Press Release5 Minute ReadDec | 12 | 2019
Study helps doctors recognize risk factors, symptoms of underdiagnosed food avoidance/restriction disorder
Key Takeaways
- Adults avoiding or restricting their diets is less familiar to most people and can be a serious problem warranting treatment
- The condition significant can have serious medical consequences including weight loss and nutritional deficiencies, sometimes leading to dependence on supplements or even tube feeding
- A subset of individuals with gastrointestinal conditions may be at greater risk for developing ARFID
Helen B. Murray, MSARFID can really interfere with people’s lives. It can make it hard for them to function at school or work and with family and friends.
Eating Disorders Clinical and Research Program
Massachusetts General Hospital
BOSTON – Children often avoid certain foods and most parents don’t think too much of it, dismissing their little ones as “picky eaters” who will grow out of the phase. But the idea of adults avoiding or restricting their diets is less familiar to most people and can be a serious problem warranting treatment. A paper published in Clinical Gastroenterology and Hepatology helps doctors to recognize the symptoms and risk factors for avoidant/restrictive food intake disorder (ARFID) in adults, which was added to the DSM-5 in 2013, so patients can be properly diagnosed and get help.
“ARFID can really interfere with people’s lives,” says Helen B. Murray, MS, a clinical and investigator in MGH’s Eating Disorders Clinical and Research Program and the paper’s first author. “It can make it hard for them to function at school or work and with family and friends. Patients may avoid social interactions involving food or spend a lot of time, energy and effort thinking about their food choices, often causing problems with the family or spouse when they can’t eat things the rest of the family does.”
It can also have serious medical consequences, Murray maintains, like significant weight loss and nutritional deficiencies, sometimes leading to dependence on nutritional supplements or even tube feeding.
The good news is there is effective, exposure-based treatment for ARFID; the bad news is that “many gastroenterologists are still not aware of this diagnosis,” Murray says. Of the 97 gastroenterology patients identified through the retrospective chart review as having ARFID symptoms, only one was correctly diagnosed during the 18 months after initial presentation. “The study findings are important because they increase the awareness of ARFID and gives doctors specific presentations and diagnoses that indicate a need to screen patients for ARFID. If they’re able to detect it, the patients can get treatment faster.”

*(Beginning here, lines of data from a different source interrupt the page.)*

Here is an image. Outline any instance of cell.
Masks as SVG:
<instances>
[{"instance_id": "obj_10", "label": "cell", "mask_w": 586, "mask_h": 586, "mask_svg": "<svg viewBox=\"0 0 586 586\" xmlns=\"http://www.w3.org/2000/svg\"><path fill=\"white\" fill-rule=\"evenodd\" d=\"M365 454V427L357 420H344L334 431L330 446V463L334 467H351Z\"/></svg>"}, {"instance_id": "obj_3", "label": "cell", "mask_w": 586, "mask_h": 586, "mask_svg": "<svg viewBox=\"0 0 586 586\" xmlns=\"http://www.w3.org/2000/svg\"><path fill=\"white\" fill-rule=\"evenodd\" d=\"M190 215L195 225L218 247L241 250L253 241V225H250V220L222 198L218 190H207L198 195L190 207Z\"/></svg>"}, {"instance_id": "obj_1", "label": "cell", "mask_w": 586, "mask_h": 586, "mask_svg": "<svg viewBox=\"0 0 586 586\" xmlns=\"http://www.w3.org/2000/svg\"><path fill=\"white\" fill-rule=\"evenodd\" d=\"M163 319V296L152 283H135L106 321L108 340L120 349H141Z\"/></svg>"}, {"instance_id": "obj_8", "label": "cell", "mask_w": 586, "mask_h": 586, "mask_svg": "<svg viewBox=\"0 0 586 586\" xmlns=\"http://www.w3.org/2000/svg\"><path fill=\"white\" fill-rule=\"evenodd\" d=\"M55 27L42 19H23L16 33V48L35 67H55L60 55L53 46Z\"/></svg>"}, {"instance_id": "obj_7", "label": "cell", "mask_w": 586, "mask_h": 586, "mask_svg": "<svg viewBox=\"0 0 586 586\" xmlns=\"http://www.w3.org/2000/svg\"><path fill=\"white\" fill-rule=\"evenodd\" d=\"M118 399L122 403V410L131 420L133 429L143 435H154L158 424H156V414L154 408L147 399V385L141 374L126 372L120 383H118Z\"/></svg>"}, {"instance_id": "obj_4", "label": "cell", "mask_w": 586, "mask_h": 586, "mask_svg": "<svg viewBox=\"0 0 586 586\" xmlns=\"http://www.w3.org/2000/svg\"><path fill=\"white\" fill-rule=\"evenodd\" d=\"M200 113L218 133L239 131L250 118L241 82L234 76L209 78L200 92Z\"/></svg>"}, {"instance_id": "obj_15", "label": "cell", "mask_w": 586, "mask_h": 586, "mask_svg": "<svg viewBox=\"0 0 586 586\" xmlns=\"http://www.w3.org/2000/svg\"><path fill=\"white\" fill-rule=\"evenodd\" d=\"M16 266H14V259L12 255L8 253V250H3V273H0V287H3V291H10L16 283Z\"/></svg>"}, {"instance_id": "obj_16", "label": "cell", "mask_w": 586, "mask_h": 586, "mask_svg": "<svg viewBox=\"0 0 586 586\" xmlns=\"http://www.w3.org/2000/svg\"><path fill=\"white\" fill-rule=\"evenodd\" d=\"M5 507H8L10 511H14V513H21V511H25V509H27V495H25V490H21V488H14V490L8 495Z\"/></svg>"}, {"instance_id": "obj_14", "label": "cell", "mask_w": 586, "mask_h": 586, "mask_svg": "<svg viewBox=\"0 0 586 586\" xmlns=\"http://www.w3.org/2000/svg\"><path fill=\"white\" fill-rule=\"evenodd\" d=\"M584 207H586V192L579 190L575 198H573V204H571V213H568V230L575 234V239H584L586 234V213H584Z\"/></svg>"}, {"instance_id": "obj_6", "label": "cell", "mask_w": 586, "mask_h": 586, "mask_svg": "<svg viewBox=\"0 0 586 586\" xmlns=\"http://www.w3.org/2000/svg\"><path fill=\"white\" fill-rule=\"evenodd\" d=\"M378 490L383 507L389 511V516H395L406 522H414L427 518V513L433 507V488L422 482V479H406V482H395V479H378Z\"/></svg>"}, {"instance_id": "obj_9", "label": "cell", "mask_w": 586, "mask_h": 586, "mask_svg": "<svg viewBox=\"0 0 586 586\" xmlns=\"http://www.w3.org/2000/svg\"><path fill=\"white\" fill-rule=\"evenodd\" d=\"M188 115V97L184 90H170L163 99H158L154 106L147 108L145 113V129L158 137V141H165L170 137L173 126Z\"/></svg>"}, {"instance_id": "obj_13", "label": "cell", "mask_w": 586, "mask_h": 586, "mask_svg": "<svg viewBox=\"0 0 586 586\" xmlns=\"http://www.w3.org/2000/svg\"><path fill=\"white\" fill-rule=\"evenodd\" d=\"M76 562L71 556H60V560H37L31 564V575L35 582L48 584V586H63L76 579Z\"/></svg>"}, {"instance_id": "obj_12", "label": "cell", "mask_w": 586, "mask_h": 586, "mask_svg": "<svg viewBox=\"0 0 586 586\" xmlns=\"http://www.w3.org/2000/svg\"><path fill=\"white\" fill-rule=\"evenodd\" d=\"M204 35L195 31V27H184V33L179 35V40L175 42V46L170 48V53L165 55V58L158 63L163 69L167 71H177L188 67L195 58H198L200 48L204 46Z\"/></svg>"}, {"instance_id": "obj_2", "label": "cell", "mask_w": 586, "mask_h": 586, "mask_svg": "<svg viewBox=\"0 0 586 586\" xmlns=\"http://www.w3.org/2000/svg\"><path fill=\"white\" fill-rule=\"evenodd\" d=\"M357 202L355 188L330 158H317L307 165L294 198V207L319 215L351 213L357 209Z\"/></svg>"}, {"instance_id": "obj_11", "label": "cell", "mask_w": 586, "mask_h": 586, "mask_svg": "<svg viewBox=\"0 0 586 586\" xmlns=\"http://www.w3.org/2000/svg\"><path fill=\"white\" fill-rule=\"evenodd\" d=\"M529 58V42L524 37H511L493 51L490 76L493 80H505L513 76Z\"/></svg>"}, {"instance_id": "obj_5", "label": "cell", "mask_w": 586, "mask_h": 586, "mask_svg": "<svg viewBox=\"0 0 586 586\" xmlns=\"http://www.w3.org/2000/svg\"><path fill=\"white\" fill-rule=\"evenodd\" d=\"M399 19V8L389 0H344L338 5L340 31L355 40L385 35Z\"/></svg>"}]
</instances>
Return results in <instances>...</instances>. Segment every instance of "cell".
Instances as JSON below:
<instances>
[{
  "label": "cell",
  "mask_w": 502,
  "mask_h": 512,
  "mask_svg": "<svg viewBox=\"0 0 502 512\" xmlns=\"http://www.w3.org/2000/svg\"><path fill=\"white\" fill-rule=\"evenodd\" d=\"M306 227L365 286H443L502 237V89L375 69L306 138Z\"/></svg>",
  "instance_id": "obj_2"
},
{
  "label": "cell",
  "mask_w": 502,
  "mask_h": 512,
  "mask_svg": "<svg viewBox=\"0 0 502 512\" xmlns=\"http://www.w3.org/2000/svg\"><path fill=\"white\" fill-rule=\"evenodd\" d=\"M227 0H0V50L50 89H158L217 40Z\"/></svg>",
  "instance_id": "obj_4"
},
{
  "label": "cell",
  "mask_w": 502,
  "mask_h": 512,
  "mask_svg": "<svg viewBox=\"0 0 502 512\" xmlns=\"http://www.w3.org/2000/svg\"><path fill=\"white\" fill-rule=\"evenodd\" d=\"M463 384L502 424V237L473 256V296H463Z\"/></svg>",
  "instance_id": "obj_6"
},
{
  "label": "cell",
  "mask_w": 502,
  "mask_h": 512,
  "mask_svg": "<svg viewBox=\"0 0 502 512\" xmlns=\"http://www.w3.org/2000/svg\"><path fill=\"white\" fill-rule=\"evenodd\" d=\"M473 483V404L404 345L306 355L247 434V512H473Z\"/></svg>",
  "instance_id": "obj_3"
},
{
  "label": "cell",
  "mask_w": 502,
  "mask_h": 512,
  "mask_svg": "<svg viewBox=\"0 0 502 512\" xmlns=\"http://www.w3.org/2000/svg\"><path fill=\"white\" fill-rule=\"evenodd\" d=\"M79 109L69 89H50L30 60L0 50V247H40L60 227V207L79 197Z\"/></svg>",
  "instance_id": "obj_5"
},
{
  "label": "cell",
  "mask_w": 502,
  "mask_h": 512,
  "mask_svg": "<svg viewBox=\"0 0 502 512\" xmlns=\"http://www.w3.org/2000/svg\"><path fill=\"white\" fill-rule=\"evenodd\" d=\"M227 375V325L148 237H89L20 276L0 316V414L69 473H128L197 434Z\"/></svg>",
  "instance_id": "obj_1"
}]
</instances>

Though adults with ARFID may have sensory sensitivity to foods, avoiding certain smells, tastes, or textures, or simply lack interest in eating, the current study showed that among patients presenting to gastroenterology providers, avoiding foods or restricting eating because of “fear of aversive consequences” like vomiting, nausea, abdominal pain was the most common ARFID presentation.
“Almost 93 percent of the patients we identified as having ARFID symptoms cited fear of gastrointestinal distress as motivation for their avoidant or restrictive eating,” says Murray.
A subset of individuals with gastrointestinal conditions may be at greater risk for developing ARFID — particularly individuals who meet criteria for disorders of gut-brain interaction (DGBI), the new name for functional gastrointestinal disorders. For example, some individuals who develop a DGBI after an infection may be at risk for developing ARFID.
“The brain may have learned — say, during a bout with flu or a C. diff infection — that if I eat x food I’m going to get nauseous, and then even after the infection is gone, the brain may send signals to the gut to still produce nausea in response to food,” says Murray. “If the person starts avoiding particular foods or decreasing their intake because of the nausea, this further reinforces what the brain and gut have learned — to continue producing nausea. So there are both psychological and physiological components to it.”
The gastroenterology patients most likely to have ARFID were those who “came in saying they had an eating or weight-related complaint or received diagnoses related to symptoms of nausea, vomiting, severe fullness, or abdominal pain,” says Murray. “Those are red flags that you probably want to screen for ARFID.”
The study’s co-authors are Abbey P. Bailey, BA, Casey J. Silvernale, BA, Kyle Staller, MD, MPH, and Braden Kuo, MD, of the Center for Neurointestinal Health at MGH; and Ani C. Keshishian, BA, Kamryn T. Eddy, PhD, and Jennifer J. Thomas, PhD, of the Eating Disorders Clinical and Research Program at MGH.
About the Massachusetts General Hospital
Massachusetts General Hospital, founded in 1811, is the original and largest teaching hospital of Harvard Medical School. The MGH Research Institute conducts the largest hospital-based research program in the nation, with an annual research budget of more than $1 billion and comprises more than 8,500 researchers working across more than 30 institutes, centers and departments. In August 2019 the MGH was once again named #2 in the nation by U.S. News & World Report in its list of "America’s Best Hospitals."